Ok, so this is kinda homework, but I’ve made an attempt and am stuck at the last step (or so I think).
The original equation is
T = 2Π * √( [7/5] * [(R-r)/g])
Re-arrange for g.
So this is what I did. (May be completely wrong, if so, please correct.)
T/2Π = √( [7/5] * [(R-r)/g] )
(T/2Π)² = [7/5] * [(R-r)/g]
(T/2Π)² * 5/7 = (R-r)/g
[(T/2Π)² * 5/7]/(R-r) = 1/g
So I guess what I’m asking is, what do I do with the inverse?

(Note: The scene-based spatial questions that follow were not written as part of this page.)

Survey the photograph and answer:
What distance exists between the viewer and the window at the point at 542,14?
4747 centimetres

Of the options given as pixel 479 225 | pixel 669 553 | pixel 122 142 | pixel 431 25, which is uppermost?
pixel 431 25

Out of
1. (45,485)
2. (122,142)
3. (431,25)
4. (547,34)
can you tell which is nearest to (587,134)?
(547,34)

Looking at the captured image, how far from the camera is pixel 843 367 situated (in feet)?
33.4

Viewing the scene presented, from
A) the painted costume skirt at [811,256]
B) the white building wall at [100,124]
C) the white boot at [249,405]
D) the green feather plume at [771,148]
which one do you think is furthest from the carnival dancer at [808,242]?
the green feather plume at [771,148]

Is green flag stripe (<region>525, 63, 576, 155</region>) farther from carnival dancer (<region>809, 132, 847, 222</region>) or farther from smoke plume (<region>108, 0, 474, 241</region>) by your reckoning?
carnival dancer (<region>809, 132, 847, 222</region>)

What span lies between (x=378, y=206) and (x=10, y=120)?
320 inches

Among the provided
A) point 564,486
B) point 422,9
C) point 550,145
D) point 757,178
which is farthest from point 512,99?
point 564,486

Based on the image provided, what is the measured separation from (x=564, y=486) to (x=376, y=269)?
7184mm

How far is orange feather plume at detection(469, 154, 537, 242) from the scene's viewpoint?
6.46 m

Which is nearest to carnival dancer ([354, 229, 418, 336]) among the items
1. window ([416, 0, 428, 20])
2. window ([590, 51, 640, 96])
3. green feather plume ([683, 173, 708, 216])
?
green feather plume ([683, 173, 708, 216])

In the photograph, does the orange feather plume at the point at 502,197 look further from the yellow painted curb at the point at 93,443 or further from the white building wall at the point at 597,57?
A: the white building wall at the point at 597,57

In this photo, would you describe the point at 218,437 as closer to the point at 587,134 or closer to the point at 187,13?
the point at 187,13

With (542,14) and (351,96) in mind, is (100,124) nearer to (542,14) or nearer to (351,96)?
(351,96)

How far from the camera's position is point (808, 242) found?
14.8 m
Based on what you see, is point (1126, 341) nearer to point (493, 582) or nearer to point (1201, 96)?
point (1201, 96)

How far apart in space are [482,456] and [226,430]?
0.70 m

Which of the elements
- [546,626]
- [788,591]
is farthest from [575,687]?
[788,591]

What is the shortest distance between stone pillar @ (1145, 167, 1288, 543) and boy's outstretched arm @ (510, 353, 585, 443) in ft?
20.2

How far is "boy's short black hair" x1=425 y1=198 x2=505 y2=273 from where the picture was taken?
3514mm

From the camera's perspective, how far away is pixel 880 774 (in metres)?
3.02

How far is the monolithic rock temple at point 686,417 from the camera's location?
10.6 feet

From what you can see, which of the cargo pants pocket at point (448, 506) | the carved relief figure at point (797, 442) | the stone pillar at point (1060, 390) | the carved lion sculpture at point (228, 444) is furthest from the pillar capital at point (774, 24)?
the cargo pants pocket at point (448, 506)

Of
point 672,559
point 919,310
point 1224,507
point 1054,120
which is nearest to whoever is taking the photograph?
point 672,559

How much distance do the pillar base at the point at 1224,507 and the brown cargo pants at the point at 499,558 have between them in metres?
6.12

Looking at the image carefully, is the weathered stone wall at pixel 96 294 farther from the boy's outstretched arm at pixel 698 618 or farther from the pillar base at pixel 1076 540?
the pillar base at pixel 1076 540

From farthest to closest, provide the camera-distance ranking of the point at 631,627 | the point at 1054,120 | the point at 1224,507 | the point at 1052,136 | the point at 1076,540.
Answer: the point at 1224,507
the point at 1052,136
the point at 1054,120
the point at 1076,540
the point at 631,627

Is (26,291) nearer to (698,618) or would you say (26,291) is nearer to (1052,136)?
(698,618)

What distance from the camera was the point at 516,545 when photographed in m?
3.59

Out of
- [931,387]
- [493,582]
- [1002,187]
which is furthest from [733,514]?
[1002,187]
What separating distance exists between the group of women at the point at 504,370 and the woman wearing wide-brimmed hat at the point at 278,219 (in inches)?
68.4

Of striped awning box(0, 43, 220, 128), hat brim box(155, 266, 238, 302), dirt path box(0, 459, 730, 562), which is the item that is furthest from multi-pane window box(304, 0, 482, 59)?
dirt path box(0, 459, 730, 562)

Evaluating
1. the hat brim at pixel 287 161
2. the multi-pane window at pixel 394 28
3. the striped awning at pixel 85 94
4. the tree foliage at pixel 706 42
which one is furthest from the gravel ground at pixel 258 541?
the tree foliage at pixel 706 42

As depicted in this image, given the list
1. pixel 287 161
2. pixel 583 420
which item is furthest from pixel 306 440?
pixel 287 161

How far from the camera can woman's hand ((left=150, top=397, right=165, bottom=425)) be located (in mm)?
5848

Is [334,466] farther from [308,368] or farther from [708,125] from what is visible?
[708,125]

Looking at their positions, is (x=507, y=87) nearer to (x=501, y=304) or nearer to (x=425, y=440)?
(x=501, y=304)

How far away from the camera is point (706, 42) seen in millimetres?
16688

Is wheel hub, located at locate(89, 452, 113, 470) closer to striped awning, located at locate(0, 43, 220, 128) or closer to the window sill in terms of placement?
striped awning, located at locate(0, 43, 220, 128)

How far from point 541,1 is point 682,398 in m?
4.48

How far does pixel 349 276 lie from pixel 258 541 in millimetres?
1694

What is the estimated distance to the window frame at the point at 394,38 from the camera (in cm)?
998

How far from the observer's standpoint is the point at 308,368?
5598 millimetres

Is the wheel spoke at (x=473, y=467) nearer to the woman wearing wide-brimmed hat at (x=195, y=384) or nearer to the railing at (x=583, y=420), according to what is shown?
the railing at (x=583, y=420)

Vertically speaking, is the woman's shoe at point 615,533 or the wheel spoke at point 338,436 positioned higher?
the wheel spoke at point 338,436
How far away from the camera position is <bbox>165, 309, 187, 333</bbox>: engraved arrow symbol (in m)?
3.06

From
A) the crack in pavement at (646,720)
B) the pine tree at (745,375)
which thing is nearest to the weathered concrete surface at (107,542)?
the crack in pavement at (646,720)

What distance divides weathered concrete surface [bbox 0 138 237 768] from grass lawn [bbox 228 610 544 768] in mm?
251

Simply take the reciprocal of both sides. For example,
1/x = 3
means
x = 1/3
Both sides have been “flipped” upside down.
Follow Cabbage’s method.
Formally what you do is multiply both sided by g giving:
{[(T/2Π)² * 5/7]/(R-r)}*g = 1
Then divide both sides by [(T/2Π)² * 5/7]/(R-r)]:
g = 1/[(T/2Π)² * 5/7]/(R-r)]
Don’t ask me what happened to the coding!
Yeh, I wasn’t quite sure.
Thanks, I’ll remember that from now on.
I tried doing the whole multiplying by g thing, but then when I got 1 on the RHS, I thought “that can’t be right”, and then got thouroughly(sp?) confused.
No that is correct, then you divide both sides by what was on the LHS before you multiplied by g and you end up with:
g = 1/LHS